Perturbation in the rock-water systems of petroleum reservoirs during CO2 enhanced recovery processes may cause precipitation of scale in production lines. Therefore, a prediction of the scale potential of a particular system is valuable in the design of the enhanced recovery treatments. On the basis of formation mineralogy, formation water chemistry, and estimated temperature and pressure conditions, scale build-up during a CO2 Huff ‘n’ Puff treatment in the Cretaceous Crooks Gap reservoir in Wyoming was predicted to be minimal. Carbonate mineral cements (mostly calcite) and plagioclase, both of which are sources of scale constituents, are present in the reservoir only in trace amounts. Also, the estimated pressures both in the formation and in the production lines were sufficient to keep most of the bicarbonate ions in solution. Finally, organic alkalinity was insufficient to buffer pH which otherwise might have stabilized carbonate minerals during the CO2 injection and cause them to precipitate within the reservoir.
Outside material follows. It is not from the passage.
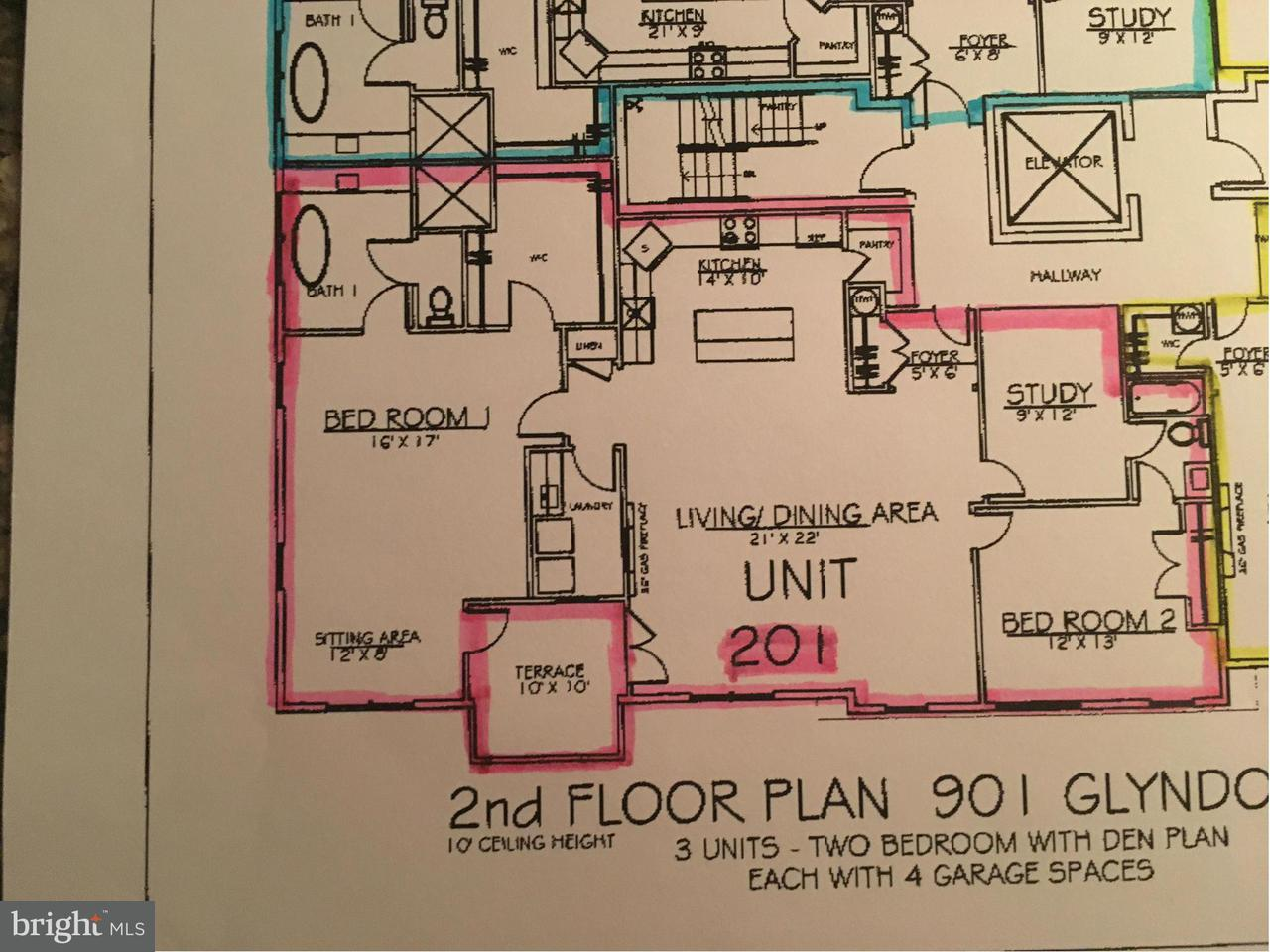 Additional photo for property listing at 901 Glyndon St Se ##202 901 Glyndon St Se ##202 Vienna, Virginia 22180 États-Unis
Water chemistry was monitored during the production phase of the Huff ‘n’ Puff treatment to test the reliability of the predictions. Initial production showed an order of magnitude increase in the calcium concentration in the produced waters as well as a two-fold increase in the bicarbonate concentration. Calculations of mineral stabilities using the post-CO2-injection produced waters indicated a slight over-saturation with respect to calcite. However, further calculations done to determine the amount of scale precipitation needed to bring the system back to saturation demonstrate that the scaling potential was minimal. The concentrations of both constituents dropped back to pre-CO2-injection levels within thirty days after the production began, which further diminished the potential for scale problems.